Gorizia giorno per giorno – 24 novembre 1915

Gorizia

Le strade della città sono deserte, sono aperti soltanto alcuni negozi di commestibili.

Mentre continuano a cadere granate e shrapnel, in serata il commissario di polizia barone Max Winkler avverte in confidenza le Orsoline che dal giorno successivo Gorizia sarà bombardata sistematicamente, e consiglia le suore di non uscire dalle cantine. La priora decide quindi di lasciare il convento e trasferirsi con tutte le suore a San Pietro. Restano a custodire il convento suor Ottilia e suor Giovanna, mentre i locali delle cantine con il Santissimo vengono affidati al cav. Doliac e alle sue sorelle. Alle 21.30 le otto suore e il fattore si mettono in cammino e raggiungono San Pietro alle 22.30, dove sono ospitate nella casa del fratello di madre Valeria Makuz, che nella notte le porta con un carro a Volčja Draga.

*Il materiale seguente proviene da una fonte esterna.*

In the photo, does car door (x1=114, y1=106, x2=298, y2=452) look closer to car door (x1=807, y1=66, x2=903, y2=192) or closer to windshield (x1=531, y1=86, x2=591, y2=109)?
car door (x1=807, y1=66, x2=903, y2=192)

Il parroco di San Rocco, don Carlo Baubela, celebra il funerale dei tre bambini Zorzin.

Alle dieci di sera una granata scoppia nella sede dell’Istituto dei fanciulli abbandonati in via Rabatta: quattro ragazzi muoiono nella notte, quattro restano feriti.

Muoiono anche fratello e sorella, la undicenne Anna Furlani con il fratellino Andrea di nove anni.

Graz

La “Gazzetta d’accampamento di Wagna” inserisce tra i titoli dei comunicati di guerra quello relativo ai Vivaci combattimenti al fronte di Gorizia.

Pubblica anche una Lista delle perdite con i nominativi dei caduti.